───── Material provided
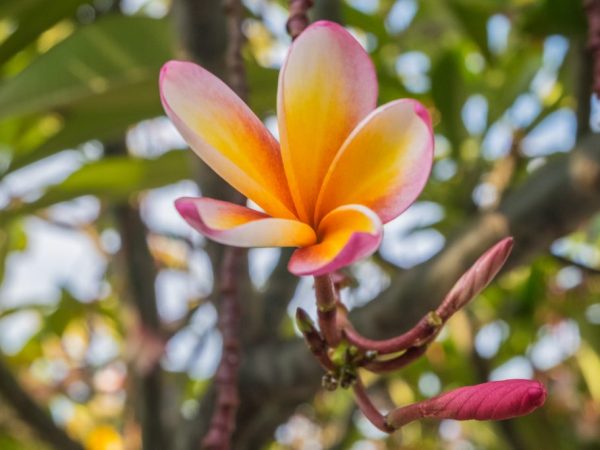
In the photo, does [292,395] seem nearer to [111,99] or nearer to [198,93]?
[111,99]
──────────
───── Material provided
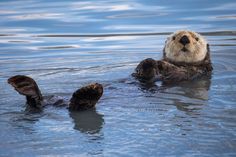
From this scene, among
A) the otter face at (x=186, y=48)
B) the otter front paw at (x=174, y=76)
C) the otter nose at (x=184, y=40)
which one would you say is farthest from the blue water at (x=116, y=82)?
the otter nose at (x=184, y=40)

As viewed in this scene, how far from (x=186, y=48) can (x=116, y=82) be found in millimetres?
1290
──────────
───── Material provided
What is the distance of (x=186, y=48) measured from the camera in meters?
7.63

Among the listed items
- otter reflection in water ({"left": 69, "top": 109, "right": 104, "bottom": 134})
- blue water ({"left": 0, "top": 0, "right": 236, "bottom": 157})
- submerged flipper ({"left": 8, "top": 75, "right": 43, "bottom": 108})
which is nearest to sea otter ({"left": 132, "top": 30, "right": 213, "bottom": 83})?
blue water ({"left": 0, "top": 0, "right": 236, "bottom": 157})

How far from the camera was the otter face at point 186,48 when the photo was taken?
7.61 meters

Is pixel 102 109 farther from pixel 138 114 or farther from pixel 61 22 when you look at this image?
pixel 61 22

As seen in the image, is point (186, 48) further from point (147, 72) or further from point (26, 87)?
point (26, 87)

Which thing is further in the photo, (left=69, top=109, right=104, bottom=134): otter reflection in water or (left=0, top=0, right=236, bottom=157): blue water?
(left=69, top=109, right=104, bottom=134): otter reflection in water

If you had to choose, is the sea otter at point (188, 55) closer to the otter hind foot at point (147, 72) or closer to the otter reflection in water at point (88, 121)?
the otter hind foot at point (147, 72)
──────────
**Exercise prompt**
Please pick out each row above that contains the word "when" and copy it in full. Case counts.

**Exercise answer**
How far from the camera was the otter face at point 186,48 when the photo was taken?
Is pixel 102 109 farther from pixel 138 114 or farther from pixel 61 22 when you look at this image?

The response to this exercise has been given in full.